J B Buil, H A L van der Lee, A J M M Rijs, J Zoll, J A M F Hovestadt, W J G Melchers, P E Verweij
Antimicrobial Agents and Chemotherapy 2017, 61 (12)
Antifungal susceptibility testing is an essential tool for guiding therapy, although EUCAST and CLSI reference methods are often available only in specialized centers. We studied the performance of an agar-based screening method for the detection of azole resistance in Aspergillus fumigatus cultures. The VIPcheck consists of four wells containing voriconazole, itraconazole, posaconazole, or a growth control. Ninety-six A. fumigatus isolates were used. Thirty-three isolates harbored a known resistance mechanism: TR34 /L98H (11 isolates), TR46 /Y121F/T289A (6 isolates), TR53 (2 isolates), and 14 isolates with other cyp51A gene point mutations. Eighteen resistant isolates had no cyp51A -mediated azole resistance. Forty-five isolates had a wild-type (WT) azole phenotype. Four technicians and two inexperienced interns, blinded to the genotype/phenotype, read the plates visually after 24 h and 48 h and documented minimal growth, uninhibited growth, and no growth. The performance was compared to the EUCAST method. After 24 h of incubation, the mean sensitivity and specificity were 0.54 and 1.00, respectively, with uninhibited growth as the threshold.
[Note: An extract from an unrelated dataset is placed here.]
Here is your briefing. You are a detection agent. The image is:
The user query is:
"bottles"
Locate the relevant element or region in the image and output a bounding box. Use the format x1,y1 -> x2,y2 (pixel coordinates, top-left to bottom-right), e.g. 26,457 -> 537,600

After 48 h of incubation, the performance mean sensitivity and specificity were 0.98 and 0.93, respectively, with minimal growth. The performance was not affected by observer experience in mycology. The interclass correlation coefficient was 0.87 after 24 h and 0.85 after 48 h. VIPcheck enabled the selection of azole-resistant A. fumigatus colonies, with a mean sensitivity and specificity of 0.98 and 0.93, respectively. Uninhibited growth on any azole-containing well after 24 h and minimal growth after 48 h were indicative of resistance. These results indicate that the VIPcheck is an easy-to-use tool for azole resistance screening and the selection of colonies that require MIC testing.